Jason dengan hati-hati merasakan di sekitar matanya di mana benda itu menabrak buku pelajaran. Dia sudah bisa mendeteksi tanda-tanda bengkak yang samar. Dia kemungkinan akan berakhir dengan mata hitam. Kegembiraannya saat berbicara dengan Riley hilang. Sebaliknya, dia merasakan kemarahan yang membara pada Alex dan ketidakadilan bagaimana dia diperlakukan oleh siswa dan guru di Richmond. Tatapannya menoleh ke belakang kepala Alex.
Suatu hari nanti saya akan mendapatkan dia kembali untuk thi s . Saya tidak tahu bagaimana, tetapi saya akan melakukannya.
Dia mengarahkan perhatiannya kembali ke Mr. Fielding dan gambar di papan tulis. Percaya atau tidak, Richmond masih menggunakan papan tulis. Ini benar-benar tampak bangga dengan betapa tidak tersentuhnya itu dengan hari modern dan memasarkan sekolah sebagai memiliki rasa “klasik Ivy League”.
Contoh lain bagaimana sekolah ini tidak mengerti.
Sekarang Jason tidak berlari ke kelas atau jatuh di wajahnya, adrenalin mulai meninggalkan sistemnya, dan dia merasa lelah. Sudah pagi yang panjang. Sebagai akibatnya, dia mengeluarkan suara drone dari suara Mr. Fielding dan tiba sekitar satu jam kemudian ketika kelas berakhir.
Ketika ia berjalan menuju pintu kelas, Alex muncul di belakang Jason dan berkata dengan nada rendah, “Jangan berpikir ini sudah berakhir, Kesejahteraan. Seseorang seperti kamu seharusnya tidak berbicara dengan Riley. Anda perlu mempelajari tempat Anda. ” Alex kemudian melewatinya dan masuk ke lorong.

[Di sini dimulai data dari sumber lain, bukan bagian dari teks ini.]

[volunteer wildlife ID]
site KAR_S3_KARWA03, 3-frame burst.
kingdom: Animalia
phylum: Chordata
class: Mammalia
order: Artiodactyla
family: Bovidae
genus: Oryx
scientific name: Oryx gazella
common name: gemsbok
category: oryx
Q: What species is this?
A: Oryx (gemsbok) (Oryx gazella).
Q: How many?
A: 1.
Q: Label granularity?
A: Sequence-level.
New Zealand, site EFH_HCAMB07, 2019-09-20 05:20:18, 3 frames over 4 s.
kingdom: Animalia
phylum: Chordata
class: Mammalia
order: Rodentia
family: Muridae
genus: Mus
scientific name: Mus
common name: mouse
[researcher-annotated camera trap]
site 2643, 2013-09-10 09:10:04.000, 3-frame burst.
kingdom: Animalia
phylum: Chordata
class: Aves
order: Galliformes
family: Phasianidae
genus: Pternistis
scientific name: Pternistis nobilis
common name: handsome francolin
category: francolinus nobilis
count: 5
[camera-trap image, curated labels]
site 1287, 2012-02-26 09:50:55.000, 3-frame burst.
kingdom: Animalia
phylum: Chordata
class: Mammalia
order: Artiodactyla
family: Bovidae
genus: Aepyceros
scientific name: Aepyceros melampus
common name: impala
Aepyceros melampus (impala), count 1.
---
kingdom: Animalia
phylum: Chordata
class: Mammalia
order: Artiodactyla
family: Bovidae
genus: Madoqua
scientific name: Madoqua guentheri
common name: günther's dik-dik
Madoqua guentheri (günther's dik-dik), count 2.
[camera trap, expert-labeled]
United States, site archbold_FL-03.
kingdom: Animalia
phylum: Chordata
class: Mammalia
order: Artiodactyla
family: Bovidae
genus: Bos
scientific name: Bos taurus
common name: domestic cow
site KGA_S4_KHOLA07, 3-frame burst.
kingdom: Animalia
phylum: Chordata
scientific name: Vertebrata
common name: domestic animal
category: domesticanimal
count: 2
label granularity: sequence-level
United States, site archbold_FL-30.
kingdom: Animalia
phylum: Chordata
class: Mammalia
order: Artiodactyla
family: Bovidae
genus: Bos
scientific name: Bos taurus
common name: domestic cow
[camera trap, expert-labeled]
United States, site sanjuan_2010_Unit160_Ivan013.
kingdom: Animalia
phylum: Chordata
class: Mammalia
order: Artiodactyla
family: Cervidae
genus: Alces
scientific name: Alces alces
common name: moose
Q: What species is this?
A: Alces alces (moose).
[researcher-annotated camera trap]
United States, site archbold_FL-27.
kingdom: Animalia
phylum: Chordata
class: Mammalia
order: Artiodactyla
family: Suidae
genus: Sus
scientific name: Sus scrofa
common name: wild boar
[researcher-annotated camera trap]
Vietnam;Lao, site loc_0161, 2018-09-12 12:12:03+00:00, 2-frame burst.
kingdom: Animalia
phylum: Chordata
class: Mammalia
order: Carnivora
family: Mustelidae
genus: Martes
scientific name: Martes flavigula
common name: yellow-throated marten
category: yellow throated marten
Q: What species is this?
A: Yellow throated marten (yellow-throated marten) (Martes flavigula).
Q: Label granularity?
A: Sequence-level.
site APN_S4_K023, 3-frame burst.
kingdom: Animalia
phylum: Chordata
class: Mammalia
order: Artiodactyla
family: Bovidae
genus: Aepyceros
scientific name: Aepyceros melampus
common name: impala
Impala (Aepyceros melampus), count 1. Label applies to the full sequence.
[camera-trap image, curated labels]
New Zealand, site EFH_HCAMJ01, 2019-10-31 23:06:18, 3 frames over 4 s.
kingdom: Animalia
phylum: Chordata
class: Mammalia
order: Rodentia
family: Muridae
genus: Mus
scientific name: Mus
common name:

Sejak kapan dia begitu fokus pada Riley?
Biasanya, Alex mengejar tipe pemandu sorak. Menilai dari pacar-pacarnya sebelumnya, ia fokus pada gadis-gadis dengan kaki panjang dan hampir tidak memiliki dua sel otak untuk bergesekan. Dalam hierarki Richmond, Riley terlihat jelas di bawahnya.
Jason berdiri sendirian di ruang kelas. Tangannya mengepal saat dia memikirkan paginya. Orang tuanya pergi tanpa peringatan, penahanan yang tidak beralasan, menukik ke dalam buku teks, dan ancaman terselubung yang tidak terlalu tipis. Dalam setiap kasus, Jason baru saja berdiri dan menerima pelecehan itu.
Dia membayangkan apa yang akan dilakukan versi dirinya yang lebih kuat dan lebih percaya diri dalam situasi itu. Kadang-kadang dia tidak bisa memutuskan apa yang lebih buruk, bahwa orang-orang di sekolah ini bisa begitu kejam, atau dia hanya berdiri di sana dan mengambilnya.